Hubo un tiempo en el que todo era más fácil: o te interesaba la tecnología, y hacías todo lo posible para buscarle aplicaciones didácticas a tu trabajo como enseñante, o no entraba dentro de tus planes, y podías vivir sin remordimientos ni anatemas. Por desgracia, en los últimos años toda la cuestión se ha embrollado de una forma irritante, porque, como a menudo ocurre, hemos empezado a construir la casa por la ventana. Ahora es habitual que los programas educativos exijan (sí, exijan) que cada área tenga su barniz digital sea o no pertinente y casi siempre traído por los pelos. Está mal visto ser tecnofóbico, pero lo que hemos creado es una generación de profesores que cuenta con unos medios tecnológicos impresionantes y nadie les ha dicho qué pueden hacer con ellos.
La cuestión es que la tecnología en sí ni añade ni quita valor a un plan curricular o a una secuenciación didáctica, si no se parte antes de una reflexión y de una adaptación de principios pedagógicos, que ni siquiera son ya novedosos, pero que no aparecen en nuestras clases ni por asomo.

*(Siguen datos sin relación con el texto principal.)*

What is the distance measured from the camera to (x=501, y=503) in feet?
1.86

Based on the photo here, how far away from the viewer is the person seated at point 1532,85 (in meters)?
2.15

La pregunta es ¿para qué queremos más ordenadores si los vamos a emplear en actividades de drill and kill? ¿qué aporta la Wikipedia si nos limitamos a buscar un dato, como haríamos con la Larousse, y no participamos en su empresa colectiva? A lo mejor resulta que no hacen falta tantas subvenciones para equipamiento o proyectos faraónicos y deberíamos canalizar todo ese esfuerzo y esa inversión en ponernos al día como enseñantes y no como desarrolladores web o algo similar. Es más importante que un profesor sepa lo que es un portafolio que lo que es un blog, porque sin el primero, nunca podrá llevar el segundo al aula. Y de eso se trata ¿no?